▸ WORK REQUIRED
Exclude all pictures, then copy each of the records exactly as written.

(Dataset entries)
------------------------------------------------------------------------

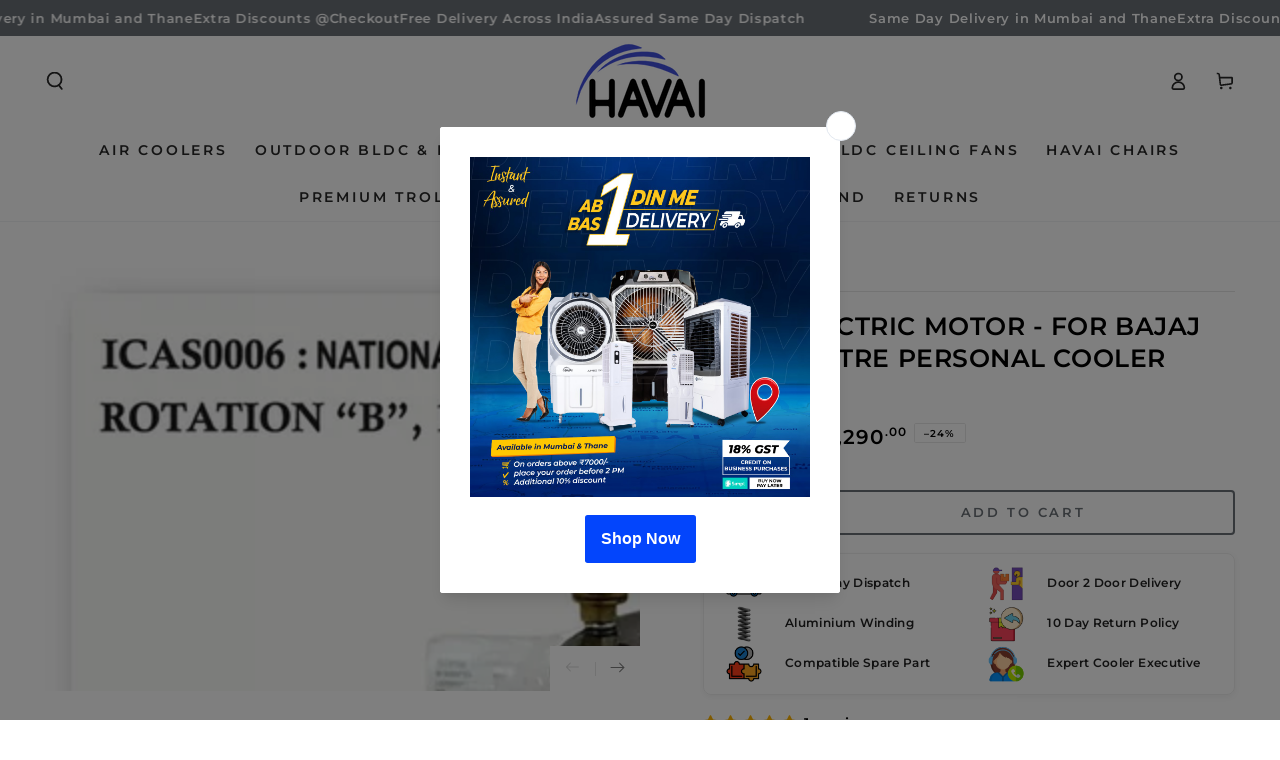

--- FILE ---
content_type: image/svg+xml
request_url: https://prettyproductpages.s3.amazonaws.com/mn8oq9o0cgk47iyje3tft6fhvqta?response-content-disposition=attachment%3B%20filename%3D%22aluminium%20winding.svg%22%3B%20filename%2A%3DUTF-8%27%27aluminium%2520winding.svg&response-content-type=image%2Fsvg%2Bxml&X-Amz-Algorithm=AWS4-HMAC-SHA256&X-Amz-Credential=AKIAUYVGQZMBFEZ6JAFK%2F20260203%2Fus-east-1%2Fs3%2Faws4_request&X-Amz-Date=20260203T164817Z&X-Amz-Expires=300&X-Amz-SignedHeaders=host&X-Amz-Signature=7212aefec653d609dd4955e8abe91e739caeb8eba1c1c014e88b003c57251862
body_size: 67015
content:
<?xml version="1.0" encoding="UTF-8"?>
<svg id="Layer_1" xmlns="http://www.w3.org/2000/svg" version="1.1" xmlns:xlink="http://www.w3.org/1999/xlink" viewBox="0 0 256 256">
  <!-- Generator: Adobe Illustrator 29.2.1, SVG Export Plug-In . SVG Version: 2.1.0 Build 116)  -->
  <image width="385" height="511" transform="translate(35.89 5.74) scale(.48)" xlink:href="[data-uri]"/>
</svg>

--- FILE ---
content_type: image/svg+xml
request_url: https://prettyproductpages.s3.amazonaws.com/hm77386ircrvveasg26l0g380ld4?response-content-disposition=attachment%3B%20filename%3D%22door%20to%20door%20delivery.svg%22%3B%20filename%2A%3DUTF-8%27%27door%2520to%2520door%2520delivery.svg&response-content-type=image%2Fsvg%2Bxml&X-Amz-Algorithm=AWS4-HMAC-SHA256&X-Amz-Credential=AKIAUYVGQZMBFEZ6JAFK%2F20260203%2Fus-east-1%2Fs3%2Faws4_request&X-Amz-Date=20260203T164817Z&X-Amz-Expires=300&X-Amz-SignedHeaders=host&X-Amz-Signature=deb9cbe386f8e493864ae82431ad2e0ca8f04347ec3942d2d4c6bb2052851c83
body_size: 21284
content:
<?xml version="1.0" encoding="UTF-8"?>
<svg id="Layer_1" xmlns="http://www.w3.org/2000/svg" version="1.1" xmlns:xlink="http://www.w3.org/1999/xlink" viewBox="0 0 256 256">
  <!-- Generator: Adobe Illustrator 29.2.1, SVG Export Plug-In . SVG Version: 2.1.0 Build 116)  -->
  <defs>
    <style>
      .st0 {
        fill: none;
        stroke: #000;
        stroke-miterlimit: 10;
        stroke-width: 1.03px;
      }
    </style>
  </defs>
  <image width="512" height="512" transform="translate(21.88 19.67) scale(.42)" xlink:href="[data-uri]"/>
  <g>
    <path class="st0" d="M102.27,36.61v6.63h-16.38l-.56.69c.12,7.76-5.19,14.75-12.22,17.63l-6.5,1.58h6.43c7.18,0,15.35,5.78,17.7,12.57l1.58,6.5v-19.07h19.9v19.9h13.27v-19.9h19.9v46.43h-13.27v6.84c0,6.26-6.26,13.06-12.65,13.06h-33.79v6.84l26.53,29.85v62.81h-19.9v-49.96l-20.73-15.13-2.81,22.28-25.84,42.37-16.52-9.12,19.43-40v-38.1c-4.19-6.58-6.17-13.78-6.6-21.58-.6-10.62-.7-25.51-.02-36.08.66-10.44,7.92-20.51,19.3-20.51h6.43l-5.92-1.34c-14.26-5.3-17.79-24.44-5.66-34.08,10.97-8.71,26.26-3.77,31.27,8.88h17.62Z"/>
    <g>
      <path class="st0" d="M219.05,106.26v14.72c0,1.46-1.32,5.66-2,7.12-1.23,2.66-3.34,4.99-5.46,6.97l20.72,20.73v73.18h-66.34v-96.19h35.45c3.81,0,10.99-6.67,10.99-10.57v-15.96h6.63Z"/>
      <path class="st0" d="M232.32,23.34v59.7h-28.81c-4.09,0-10.99,6.89-10.99,10.99v18.86h-26.53V23.34h66.34ZM192.52,66.46h6.63c.25,6.41-3.65,11.08-8.29,14.92,17.63,7.51,35.16-11.19,25.5-28.19-10.23-18-38.09-9.77-37.13,11.01.11,2.43,2.41,10.52,4.58,11.6,3.43,1.7,9.47-5.72,8.71-9.34Z"/>
      <path class="st0" d="M192.52,66.46c.76,3.61-5.28,11.04-8.71,9.34-2.16-1.08-4.46-9.16-4.58-11.6-.96-20.78,26.9-29.02,37.13-11.01,9.66,17.01-7.88,35.7-25.5,28.19,4.64-3.84,8.54-8.51,8.29-14.92h-6.63Z"/>
    </g>
    <polyline class="st0" points="92.32 82.21 92.32 109.72 132.12 109.72"/>
    <polyline class="st0" points="165.98 112.9 159.31 112.9 159.31 132.41 165.98 132.41"/>
  </g>
</svg>

--- FILE ---
content_type: image/svg+xml
request_url: https://prettyproductpages.s3.amazonaws.com/adbfnpe7o3fstl33oquuq7c0u7x1?response-content-disposition=attachment%3B%20filename%3D%2210%20day%20return%20policy.svg%22%3B%20filename%2A%3DUTF-8%27%2710%2520day%2520return%2520policy.svg&response-content-type=image%2Fsvg%2Bxml&X-Amz-Algorithm=AWS4-HMAC-SHA256&X-Amz-Credential=AKIAUYVGQZMBFEZ6JAFK%2F20260203%2Fus-east-1%2Fs3%2Faws4_request&X-Amz-Date=20260203T164817Z&X-Amz-Expires=300&X-Amz-SignedHeaders=host&X-Amz-Signature=436d3183d4abfaeb4f42665b58a5c8f8d6dce4d2241a1c744c362f05fa89f8b4
body_size: 48794
content:
<?xml version="1.0" encoding="UTF-8"?>
<svg id="Layer_1" xmlns="http://www.w3.org/2000/svg" version="1.1" xmlns:xlink="http://www.w3.org/1999/xlink" viewBox="0 0 256 256">
  <!-- Generator: Adobe Illustrator 29.2.1, SVG Export Plug-In . SVG Version: 2.1.0 Build 116)  -->
  <image width="512" height="512" transform="translate(6.21 6.21) scale(.48)" xlink:href="[data-uri]"/>
</svg>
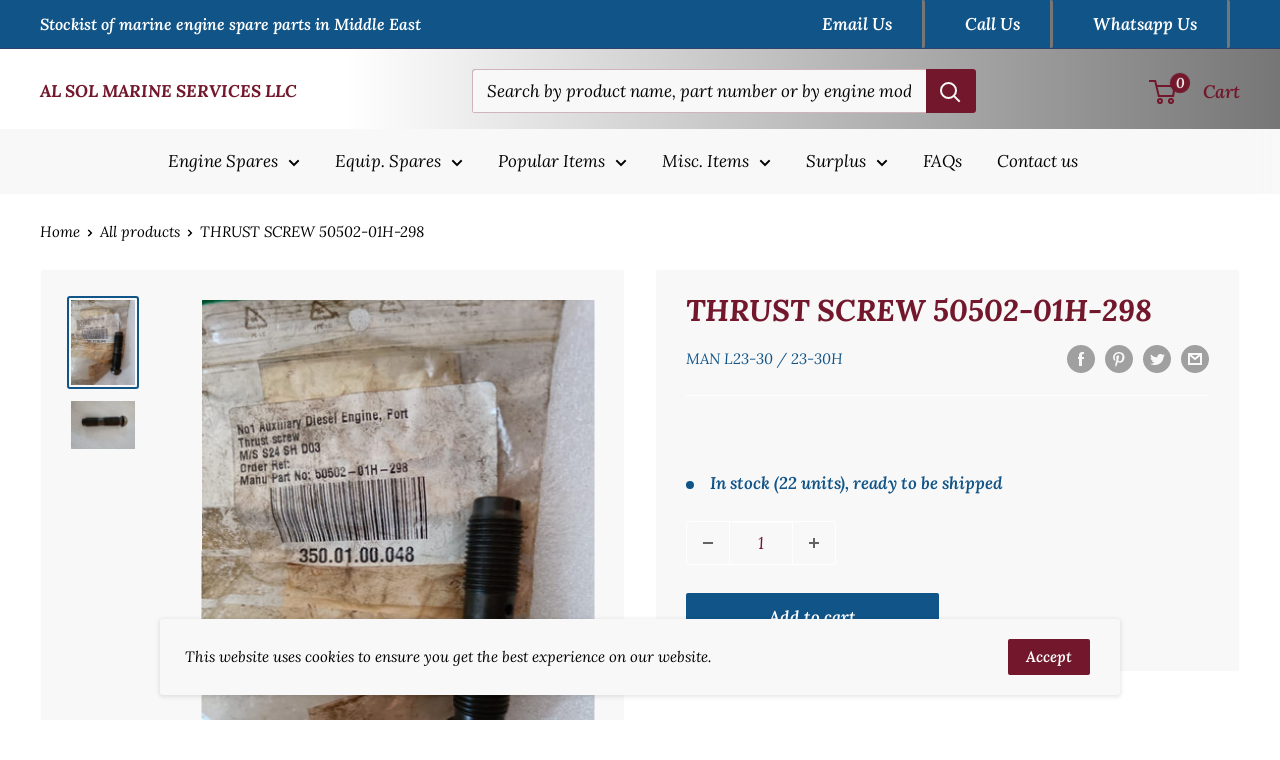

--- FILE ---
content_type: text/javascript
request_url: https://alsolmarine.ae/cdn/shop/t/7/assets/custom.js?v=90373254691674712701620731334
body_size: -605
content:
//# sourceMappingURL=/cdn/shop/t/7/assets/custom.js.map?v=90373254691674712701620731334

------------------------------------------------------------------------

▸ SOLUTION FOR THIS PROBLEM
--- FILE ---
content_type: image/svg+xml
request_url: https://prettyproductpages.s3.amazonaws.com/mn8oq9o0cgk47iyje3tft6fhvqta?response-content-disposition=attachment%3B%20filename%3D%22aluminium%20winding.svg%22%3B%20filename%2A%3DUTF-8%27%27aluminium%2520winding.svg&response-content-type=image%2Fsvg%2Bxml&X-Amz-Algorithm=AWS4-HMAC-SHA256&X-Amz-Credential=AKIAUYVGQZMBFEZ6JAFK%2F20260203%2Fus-east-1%2Fs3%2Faws4_request&X-Amz-Date=20260203T164817Z&X-Amz-Expires=300&X-Amz-SignedHeaders=host&X-Amz-Signature=7212aefec653d609dd4955e8abe91e739caeb8eba1c1c014e88b003c57251862
body_size: 67015
content:
<?xml version="1.0" encoding="UTF-8"?>
<svg id="Layer_1" xmlns="http://www.w3.org/2000/svg" version="1.1" xmlns:xlink="http://www.w3.org/1999/xlink" viewBox="0 0 256 256">
  <!-- Generator: Adobe Illustrator 29.2.1, SVG Export Plug-In . SVG Version: 2.1.0 Build 116)  -->
  <image width="385" height="511" transform="translate(35.89 5.74) scale(.48)" xlink:href="[data-uri]"/>
</svg>

--- FILE ---
content_type: image/svg+xml
request_url: https://prettyproductpages.s3.amazonaws.com/hm77386ircrvveasg26l0g380ld4?response-content-disposition=attachment%3B%20filename%3D%22door%20to%20door%20delivery.svg%22%3B%20filename%2A%3DUTF-8%27%27door%2520to%2520door%2520delivery.svg&response-content-type=image%2Fsvg%2Bxml&X-Amz-Algorithm=AWS4-HMAC-SHA256&X-Amz-Credential=AKIAUYVGQZMBFEZ6JAFK%2F20260203%2Fus-east-1%2Fs3%2Faws4_request&X-Amz-Date=20260203T164817Z&X-Amz-Expires=300&X-Amz-SignedHeaders=host&X-Amz-Signature=deb9cbe386f8e493864ae82431ad2e0ca8f04347ec3942d2d4c6bb2052851c83
body_size: 21284
content:
<?xml version="1.0" encoding="UTF-8"?>
<svg id="Layer_1" xmlns="http://www.w3.org/2000/svg" version="1.1" xmlns:xlink="http://www.w3.org/1999/xlink" viewBox="0 0 256 256">
  <!-- Generator: Adobe Illustrator 29.2.1, SVG Export Plug-In . SVG Version: 2.1.0 Build 116)  -->
  <defs>
    <style>
      .st0 {
        fill: none;
        stroke: #000;
        stroke-miterlimit: 10;
        stroke-width: 1.03px;
      }
    </style>
  </defs>
  <image width="512" height="512" transform="translate(21.88 19.67) scale(.42)" xlink:href="[data-uri]"/>
  <g>
    <path class="st0" d="M102.27,36.61v6.63h-16.38l-.56.69c.12,7.76-5.19,14.75-12.22,17.63l-6.5,1.58h6.43c7.18,0,15.35,5.78,17.7,12.57l1.58,6.5v-19.07h19.9v19.9h13.27v-19.9h19.9v46.43h-13.27v6.84c0,6.26-6.26,13.06-12.65,13.06h-33.79v6.84l26.53,29.85v62.81h-19.9v-49.96l-20.73-15.13-2.81,22.28-25.84,42.37-16.52-9.12,19.43-40v-38.1c-4.19-6.58-6.17-13.78-6.6-21.58-.6-10.62-.7-25.51-.02-36.08.66-10.44,7.92-20.51,19.3-20.51h6.43l-5.92-1.34c-14.26-5.3-17.79-24.44-5.66-34.08,10.97-8.71,26.26-3.77,31.27,8.88h17.62Z"/>
    <g>
      <path class="st0" d="M219.05,106.26v14.72c0,1.46-1.32,5.66-2,7.12-1.23,2.66-3.34,4.99-5.46,6.97l20.72,20.73v73.18h-66.34v-96.19h35.45c3.81,0,10.99-6.67,10.99-10.57v-15.96h6.63Z"/>
      <path class="st0" d="M232.32,23.34v59.7h-28.81c-4.09,0-10.99,6.89-10.99,10.99v18.86h-26.53V23.34h66.34ZM192.52,66.46h6.63c.25,6.41-3.65,11.08-8.29,14.92,17.63,7.51,35.16-11.19,25.5-28.19-10.23-18-38.09-9.77-37.13,11.01.11,2.43,2.41,10.52,4.58,11.6,3.43,1.7,9.47-5.72,8.71-9.34Z"/>
      <path class="st0" d="M192.52,66.46c.76,3.61-5.28,11.04-8.71,9.34-2.16-1.08-4.46-9.16-4.58-11.6-.96-20.78,26.9-29.02,37.13-11.01,9.66,17.01-7.88,35.7-25.5,28.19,4.64-3.84,8.54-8.51,8.29-14.92h-6.63Z"/>
    </g>
    <polyline class="st0" points="92.32 82.21 92.32 109.72 132.12 109.72"/>
    <polyline class="st0" points="165.98 112.9 159.31 112.9 159.31 132.41 165.98 132.41"/>
  </g>
</svg>

--- FILE ---
content_type: image/svg+xml
request_url: https://prettyproductpages.s3.amazonaws.com/adbfnpe7o3fstl33oquuq7c0u7x1?response-content-disposition=attachment%3B%20filename%3D%2210%20day%20return%20policy.svg%22%3B%20filename%2A%3DUTF-8%27%2710%2520day%2520return%2520policy.svg&response-content-type=image%2Fsvg%2Bxml&X-Amz-Algorithm=AWS4-HMAC-SHA256&X-Amz-Credential=AKIAUYVGQZMBFEZ6JAFK%2F20260203%2Fus-east-1%2Fs3%2Faws4_request&X-Amz-Date=20260203T164817Z&X-Amz-Expires=300&X-Amz-SignedHeaders=host&X-Amz-Signature=436d3183d4abfaeb4f42665b58a5c8f8d6dce4d2241a1c744c362f05fa89f8b4
body_size: 48794
content:
<?xml version="1.0" encoding="UTF-8"?>
<svg id="Layer_1" xmlns="http://www.w3.org/2000/svg" version="1.1" xmlns:xlink="http://www.w3.org/1999/xlink" viewBox="0 0 256 256">
  <!-- Generator: Adobe Illustrator 29.2.1, SVG Export Plug-In . SVG Version: 2.1.0 Build 116)  -->
  <image width="512" height="512" transform="translate(6.21 6.21) scale(.48)" xlink:href="[data-uri]"/>
</svg>

--- FILE ---
content_type: text/javascript
request_url: https://alsolmarine.ae/cdn/shop/t/7/assets/custom.js?v=90373254691674712701620731334
body_size: -605
content:
//# sourceMappingURL=/cdn/shop/t/7/assets/custom.js.map?v=90373254691674712701620731334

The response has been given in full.